La specie è l'errore più grossolano, l'individuo quello
più raffinato, egli viene più tardi. Egli lotta
per la sua esistenza, per il suo nuovo gusto, per la sua posizione
relativamente unica rispetto a tutte le cose, la ritiene migliore
del gusto generale e disprezza quest'ultimo. Vuol dominare. Ma,
a questo punto, scopre di essere egli stesso qualcosa di mutevole e di
avere un gusto alterno, con la sua raffinatezza giunge a scoprire il mistero
che non vi è individuo che nell'attimo più inafferrabile
egli è qualcosa di diverso da ciò che è in quello
seguente, e che le sue condizioni di esistenza sono quelle di un numero
enorme di individui: infinitamente piccolo è la realtà
e verità superiore, un'immagine subitanea del flusso eterno. Così
impara come ogni conoscenza fruitiva si fondi sull'errore rozzo
della specie, sugli errori raffinati dell'individuo e sull'errore, più
raffinato di tutti, dell'attimo creativo.

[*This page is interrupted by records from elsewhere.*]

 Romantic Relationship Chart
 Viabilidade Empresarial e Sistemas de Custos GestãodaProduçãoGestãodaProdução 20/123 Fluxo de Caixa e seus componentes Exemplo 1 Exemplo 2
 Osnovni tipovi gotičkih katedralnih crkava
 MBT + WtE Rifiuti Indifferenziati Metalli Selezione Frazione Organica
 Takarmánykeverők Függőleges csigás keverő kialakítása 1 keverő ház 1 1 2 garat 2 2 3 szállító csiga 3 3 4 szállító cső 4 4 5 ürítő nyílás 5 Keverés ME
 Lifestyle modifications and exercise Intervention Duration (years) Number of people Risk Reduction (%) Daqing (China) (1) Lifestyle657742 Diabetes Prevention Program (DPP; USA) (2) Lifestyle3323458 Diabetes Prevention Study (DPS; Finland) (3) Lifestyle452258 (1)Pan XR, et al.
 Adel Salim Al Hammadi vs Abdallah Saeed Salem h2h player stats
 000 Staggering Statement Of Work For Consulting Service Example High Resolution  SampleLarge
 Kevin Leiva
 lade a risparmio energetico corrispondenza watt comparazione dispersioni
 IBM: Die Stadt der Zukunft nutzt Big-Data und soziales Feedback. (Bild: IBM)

In particolare colpisce l'affermazione: "Il pazzo, l'idiosincrasia
non dimostrano la non verità di una rappresentazione, bensì
la sua anormalità; con essa non è possibile vivere per una
massa".
Rappresentante dell'angusto mito positivistico, del petit faitalisme
- come diceva Nietzsche con un gioco di parole - troviamo in Italia
Cesare Lombroso che certo non si caratterizza per "l'errore
più raffinato di tutti". A questo proposito ho chiesto a due
miei amici di poter ripubblicare nella terza parte
di questo libro un loro intervento del '77, quando si assisteva ad
un tentativo diffuso di recupero di Lombroso, in nome delle "tecniche
progressive" e di una crescente critica "all'ideale" politico.
Loro hanno accettato volentieri perché consapevoli della necessità
e della inattualità di lottare su questo piano. Hanno modificato
ed ampliato in alcuni punti il loro testo (comparso su (quaderni
piacentini n. 62-63, aprile 1977) che ha un carattere di sintesi
storica ed una impostazione che condivido pienamente.